Written by James Schamus (Lee's "Crouching Tiger" writer), "Hulk" is a Greek tragedy wrapped in the guise of comic book pandemonium. Schamus and Lee dig so deep into the world around Bruce Banner that often the Hulk scenes are afterthoughts. I know that I, and many other critics, complain about the lack of characterization in summer movie entertainment, but "Hulk" should satisfy this need for years to come. It's sluggish, epic, psychodramatic storytelling, often taking strikingly theatrical proportions in its attempt to keep the narrative away from pure cartoon, and also dark enough to make "Ordinary People" look like a weekend in Cancun. Lee makes no bones about "Hulk's" comic book origins, but he also pointedly refuses to join in the mechanical mayhem that has followed similarly-themed stories, and the television adaptation of the late 1970s.
While Sam Raimi dabbled in the idea of mimicking comic book movement in "Spider-Man, " Lee ups the ante by creating a literal comic book appearance in "Hulk." It starts with the green Marvel font of the main titles and continues with Lee's tribute to comics in his editing. Splitting the screen into comic book panels to create a distinct appearance to his vision and finding fluid ways to sell his transitions, Lee has taken the distinctive visual ideas put forth by George Romero's "Creepshow," and made them work appropriately for his own purposes. "Hulk" genuinely feels like a comic book at times, which forced me to check my fingertips for colored ink residue as I left the theater. Lee does get a little too caught up in his imagery, however, often dragging out sequences that are already lengthy enough just to show it off. But the heart of a comic book geek beats within Lee, and the fact that he sticks with this visual style throughout the picture makes "Hulk" stand out from the pack.
Though met with early criticism, I can say with authority that the computer generated Hulk creation is a complete success.

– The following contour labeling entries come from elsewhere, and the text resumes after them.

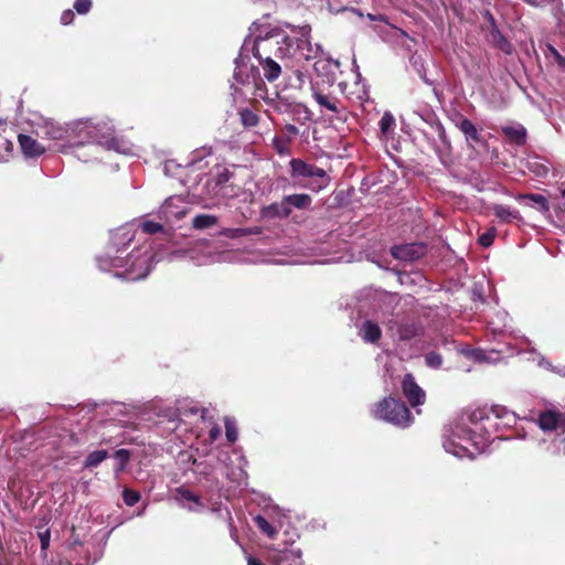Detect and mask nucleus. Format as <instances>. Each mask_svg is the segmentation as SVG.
I'll return each mask as SVG.
<instances>
[{
    "instance_id": "17",
    "label": "nucleus",
    "mask_w": 565,
    "mask_h": 565,
    "mask_svg": "<svg viewBox=\"0 0 565 565\" xmlns=\"http://www.w3.org/2000/svg\"><path fill=\"white\" fill-rule=\"evenodd\" d=\"M340 63L338 61L328 58V60H319L313 64L315 72L317 75H326L328 85H332L335 76L333 68H339Z\"/></svg>"
},
{
    "instance_id": "5",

Holding back at first with his visual introduction, Lee keeps the Hulk bathed in darkness for the first few times we see him, which is always a sure sign of a bad effect. But that theory is blown out of the water in a sequence where Hulk squares off against army tanks and helicopters (led by Sam Elliot, in a ferocious performance) in the California desert. Besides a wildly energizing sequence for the film, it also offers a long look at Hulk. Whether he's using the earth as a giant trampoline, beating a pack of dogs apart, or trying to convey his appreciation of Betty Ross, the team at Industrial Light and Magic have done an amazing job humanizing this computer character. He may not have the vocabulary of Gollum, but I believed every facial gesture or raging frontal assault the big green guy made. It's another fine step forward for CG creations.
"Hulk" is a difficult film to enjoy, but a very easy one to respect. It will fit along the great with the new group of comic book adaptations, though it hardly shares the same sensibilities. It may take a while for Hulk to smash, but when he does, it‘s a thing of beauty reinvented for a whole new legion of fans.